### PROBLEM STATEMENT
Tally the lines in the data below in which the word "buckle" occurs, then give only the total.

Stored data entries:
┌──

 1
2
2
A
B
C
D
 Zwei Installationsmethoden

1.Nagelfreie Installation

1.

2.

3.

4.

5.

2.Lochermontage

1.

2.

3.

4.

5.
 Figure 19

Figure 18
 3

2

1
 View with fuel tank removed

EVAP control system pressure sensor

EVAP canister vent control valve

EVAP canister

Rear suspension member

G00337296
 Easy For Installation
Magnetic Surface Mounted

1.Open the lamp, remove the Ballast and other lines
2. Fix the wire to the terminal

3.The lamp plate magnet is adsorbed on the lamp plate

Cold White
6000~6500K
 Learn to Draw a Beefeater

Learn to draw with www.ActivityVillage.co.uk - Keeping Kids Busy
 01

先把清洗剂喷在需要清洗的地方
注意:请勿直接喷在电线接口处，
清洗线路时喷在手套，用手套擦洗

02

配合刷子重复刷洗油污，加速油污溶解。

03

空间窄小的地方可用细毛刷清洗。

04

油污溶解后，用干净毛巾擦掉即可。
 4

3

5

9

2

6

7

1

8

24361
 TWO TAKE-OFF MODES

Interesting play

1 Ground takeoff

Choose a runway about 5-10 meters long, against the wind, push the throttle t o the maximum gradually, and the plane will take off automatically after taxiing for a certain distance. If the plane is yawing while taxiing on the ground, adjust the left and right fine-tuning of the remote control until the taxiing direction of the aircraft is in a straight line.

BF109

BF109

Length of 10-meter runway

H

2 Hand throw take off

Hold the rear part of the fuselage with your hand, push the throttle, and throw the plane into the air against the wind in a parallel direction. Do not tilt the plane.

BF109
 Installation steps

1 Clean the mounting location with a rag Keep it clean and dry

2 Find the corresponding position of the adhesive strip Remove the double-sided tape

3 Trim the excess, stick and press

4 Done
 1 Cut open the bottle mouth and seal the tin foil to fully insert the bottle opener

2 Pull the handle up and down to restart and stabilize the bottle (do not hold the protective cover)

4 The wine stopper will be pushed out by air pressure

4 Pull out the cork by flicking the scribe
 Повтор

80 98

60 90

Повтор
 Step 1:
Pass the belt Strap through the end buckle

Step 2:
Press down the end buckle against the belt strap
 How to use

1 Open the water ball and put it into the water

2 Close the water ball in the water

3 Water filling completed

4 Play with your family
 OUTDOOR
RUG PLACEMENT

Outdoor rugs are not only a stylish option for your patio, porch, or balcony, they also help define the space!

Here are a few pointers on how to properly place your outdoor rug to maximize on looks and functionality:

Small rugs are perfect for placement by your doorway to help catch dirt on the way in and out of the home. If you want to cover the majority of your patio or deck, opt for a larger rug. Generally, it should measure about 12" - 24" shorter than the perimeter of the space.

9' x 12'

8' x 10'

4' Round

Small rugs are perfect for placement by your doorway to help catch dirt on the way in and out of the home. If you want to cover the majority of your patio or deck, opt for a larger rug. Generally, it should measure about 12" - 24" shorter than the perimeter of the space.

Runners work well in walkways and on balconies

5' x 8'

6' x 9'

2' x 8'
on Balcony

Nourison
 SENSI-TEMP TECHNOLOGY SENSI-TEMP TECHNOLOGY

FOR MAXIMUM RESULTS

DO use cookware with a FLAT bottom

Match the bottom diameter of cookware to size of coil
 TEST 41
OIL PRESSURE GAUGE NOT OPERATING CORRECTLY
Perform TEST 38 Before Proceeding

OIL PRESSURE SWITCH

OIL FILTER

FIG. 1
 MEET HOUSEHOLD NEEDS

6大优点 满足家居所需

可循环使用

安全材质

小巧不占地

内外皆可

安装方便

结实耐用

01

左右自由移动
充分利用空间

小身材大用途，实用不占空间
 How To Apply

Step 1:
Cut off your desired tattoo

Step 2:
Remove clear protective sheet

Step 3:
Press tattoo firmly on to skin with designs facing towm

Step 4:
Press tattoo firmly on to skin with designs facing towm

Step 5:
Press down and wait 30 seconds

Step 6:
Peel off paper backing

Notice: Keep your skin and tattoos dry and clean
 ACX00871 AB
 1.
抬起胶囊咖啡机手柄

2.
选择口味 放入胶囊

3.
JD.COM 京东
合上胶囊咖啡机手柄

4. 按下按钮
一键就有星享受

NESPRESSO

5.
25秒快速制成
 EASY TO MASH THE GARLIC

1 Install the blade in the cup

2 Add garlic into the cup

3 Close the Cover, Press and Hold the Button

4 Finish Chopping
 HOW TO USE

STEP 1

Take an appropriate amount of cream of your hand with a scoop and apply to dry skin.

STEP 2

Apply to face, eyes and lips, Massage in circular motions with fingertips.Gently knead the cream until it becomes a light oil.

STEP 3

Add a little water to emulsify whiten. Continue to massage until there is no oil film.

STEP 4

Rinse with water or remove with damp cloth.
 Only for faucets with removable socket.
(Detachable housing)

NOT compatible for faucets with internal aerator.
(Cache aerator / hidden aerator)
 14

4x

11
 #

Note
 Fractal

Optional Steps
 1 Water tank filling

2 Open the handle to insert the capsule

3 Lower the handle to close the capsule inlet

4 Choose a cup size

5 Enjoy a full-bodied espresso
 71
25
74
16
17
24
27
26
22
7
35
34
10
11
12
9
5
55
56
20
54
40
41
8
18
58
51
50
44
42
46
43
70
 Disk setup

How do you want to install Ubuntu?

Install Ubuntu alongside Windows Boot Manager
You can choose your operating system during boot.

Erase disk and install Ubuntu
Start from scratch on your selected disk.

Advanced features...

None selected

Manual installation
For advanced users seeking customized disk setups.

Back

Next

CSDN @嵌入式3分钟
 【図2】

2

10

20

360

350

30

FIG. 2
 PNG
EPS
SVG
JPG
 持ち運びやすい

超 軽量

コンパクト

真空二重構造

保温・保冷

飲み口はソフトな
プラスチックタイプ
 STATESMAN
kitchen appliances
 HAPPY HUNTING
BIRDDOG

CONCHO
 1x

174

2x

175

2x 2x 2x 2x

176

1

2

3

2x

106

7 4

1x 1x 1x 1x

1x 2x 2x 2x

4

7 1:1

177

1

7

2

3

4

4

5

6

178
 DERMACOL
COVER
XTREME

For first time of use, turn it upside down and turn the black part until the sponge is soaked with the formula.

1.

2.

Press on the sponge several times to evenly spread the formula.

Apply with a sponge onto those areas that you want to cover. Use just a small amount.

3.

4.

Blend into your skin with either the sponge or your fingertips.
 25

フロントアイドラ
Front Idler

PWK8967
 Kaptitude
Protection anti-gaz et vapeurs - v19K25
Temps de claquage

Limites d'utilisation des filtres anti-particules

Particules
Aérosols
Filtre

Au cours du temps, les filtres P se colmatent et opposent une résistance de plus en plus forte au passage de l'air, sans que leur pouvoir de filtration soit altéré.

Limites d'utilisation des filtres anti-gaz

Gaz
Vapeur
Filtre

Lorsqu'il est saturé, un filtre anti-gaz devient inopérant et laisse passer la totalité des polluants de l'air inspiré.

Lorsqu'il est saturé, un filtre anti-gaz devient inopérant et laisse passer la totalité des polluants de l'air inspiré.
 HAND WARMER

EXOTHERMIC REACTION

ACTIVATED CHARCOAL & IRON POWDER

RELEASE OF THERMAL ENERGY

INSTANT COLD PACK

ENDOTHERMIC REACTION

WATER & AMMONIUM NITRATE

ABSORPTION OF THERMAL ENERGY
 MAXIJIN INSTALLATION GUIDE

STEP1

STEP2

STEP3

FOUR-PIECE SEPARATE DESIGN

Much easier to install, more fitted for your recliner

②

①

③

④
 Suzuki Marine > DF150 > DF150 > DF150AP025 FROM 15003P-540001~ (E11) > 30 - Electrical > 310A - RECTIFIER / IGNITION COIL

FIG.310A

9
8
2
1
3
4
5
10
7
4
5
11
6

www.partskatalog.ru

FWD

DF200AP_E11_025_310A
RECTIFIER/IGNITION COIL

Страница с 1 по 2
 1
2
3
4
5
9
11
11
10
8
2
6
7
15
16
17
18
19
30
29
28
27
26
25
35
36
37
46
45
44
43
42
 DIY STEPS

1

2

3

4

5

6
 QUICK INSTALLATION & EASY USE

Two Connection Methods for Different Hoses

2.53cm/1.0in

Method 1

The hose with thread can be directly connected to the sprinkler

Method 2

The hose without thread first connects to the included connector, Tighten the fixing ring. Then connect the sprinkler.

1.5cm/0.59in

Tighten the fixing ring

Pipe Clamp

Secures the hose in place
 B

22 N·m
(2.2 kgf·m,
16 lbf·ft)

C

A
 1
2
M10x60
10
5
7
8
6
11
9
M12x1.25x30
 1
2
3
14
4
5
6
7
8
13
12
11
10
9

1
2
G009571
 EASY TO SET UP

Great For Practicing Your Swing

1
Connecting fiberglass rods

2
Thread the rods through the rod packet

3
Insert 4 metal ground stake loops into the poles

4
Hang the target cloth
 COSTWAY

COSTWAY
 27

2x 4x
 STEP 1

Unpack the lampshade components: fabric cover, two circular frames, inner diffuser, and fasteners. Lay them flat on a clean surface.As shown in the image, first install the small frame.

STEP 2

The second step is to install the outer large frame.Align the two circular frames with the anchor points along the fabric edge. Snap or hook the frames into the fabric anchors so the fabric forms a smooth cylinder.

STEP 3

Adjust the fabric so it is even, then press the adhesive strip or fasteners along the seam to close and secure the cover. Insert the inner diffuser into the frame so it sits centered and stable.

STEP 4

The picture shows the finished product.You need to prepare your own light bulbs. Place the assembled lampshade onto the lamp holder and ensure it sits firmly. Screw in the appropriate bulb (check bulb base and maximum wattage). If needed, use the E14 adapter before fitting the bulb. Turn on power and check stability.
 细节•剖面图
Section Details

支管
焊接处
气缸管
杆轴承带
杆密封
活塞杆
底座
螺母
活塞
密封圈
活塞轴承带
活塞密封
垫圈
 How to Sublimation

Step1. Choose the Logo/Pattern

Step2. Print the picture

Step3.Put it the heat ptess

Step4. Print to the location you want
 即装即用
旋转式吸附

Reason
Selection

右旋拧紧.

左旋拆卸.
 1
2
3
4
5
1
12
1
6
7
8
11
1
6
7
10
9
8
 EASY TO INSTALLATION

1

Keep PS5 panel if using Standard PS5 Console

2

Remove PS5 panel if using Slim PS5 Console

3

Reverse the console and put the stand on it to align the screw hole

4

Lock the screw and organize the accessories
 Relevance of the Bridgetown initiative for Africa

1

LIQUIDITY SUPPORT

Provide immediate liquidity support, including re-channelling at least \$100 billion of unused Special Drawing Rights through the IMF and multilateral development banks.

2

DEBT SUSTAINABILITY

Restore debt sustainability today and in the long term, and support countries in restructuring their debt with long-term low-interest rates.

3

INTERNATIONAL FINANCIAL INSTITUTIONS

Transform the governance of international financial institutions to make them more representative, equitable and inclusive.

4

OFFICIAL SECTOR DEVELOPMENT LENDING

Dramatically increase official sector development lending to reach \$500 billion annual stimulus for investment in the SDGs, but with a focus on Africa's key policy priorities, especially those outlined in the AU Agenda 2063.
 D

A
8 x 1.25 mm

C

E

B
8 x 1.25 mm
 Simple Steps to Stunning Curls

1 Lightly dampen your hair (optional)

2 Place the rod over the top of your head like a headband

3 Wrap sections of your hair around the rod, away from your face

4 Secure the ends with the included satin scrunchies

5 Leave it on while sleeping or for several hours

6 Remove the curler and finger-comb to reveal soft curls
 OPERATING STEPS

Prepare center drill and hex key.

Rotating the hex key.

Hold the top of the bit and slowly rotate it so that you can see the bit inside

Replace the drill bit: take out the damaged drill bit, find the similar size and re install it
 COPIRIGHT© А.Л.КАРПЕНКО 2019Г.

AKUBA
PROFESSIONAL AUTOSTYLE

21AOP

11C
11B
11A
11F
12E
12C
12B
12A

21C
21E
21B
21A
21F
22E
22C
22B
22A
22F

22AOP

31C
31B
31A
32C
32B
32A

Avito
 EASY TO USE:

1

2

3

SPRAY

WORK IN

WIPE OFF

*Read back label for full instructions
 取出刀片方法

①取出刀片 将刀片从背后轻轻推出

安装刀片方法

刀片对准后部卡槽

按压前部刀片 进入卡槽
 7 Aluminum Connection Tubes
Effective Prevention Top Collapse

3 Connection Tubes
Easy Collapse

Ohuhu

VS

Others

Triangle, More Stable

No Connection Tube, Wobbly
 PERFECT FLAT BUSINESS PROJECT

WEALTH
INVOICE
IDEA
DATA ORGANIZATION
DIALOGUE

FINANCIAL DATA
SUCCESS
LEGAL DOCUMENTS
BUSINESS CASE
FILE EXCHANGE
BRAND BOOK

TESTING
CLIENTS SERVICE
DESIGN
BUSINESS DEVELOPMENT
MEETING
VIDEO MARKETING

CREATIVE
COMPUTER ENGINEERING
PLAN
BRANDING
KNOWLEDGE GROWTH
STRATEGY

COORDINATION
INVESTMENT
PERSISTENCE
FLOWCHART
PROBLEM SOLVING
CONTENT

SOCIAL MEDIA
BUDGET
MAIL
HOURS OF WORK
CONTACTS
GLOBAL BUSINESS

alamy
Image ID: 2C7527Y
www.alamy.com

└──

### ANSWER BOX
2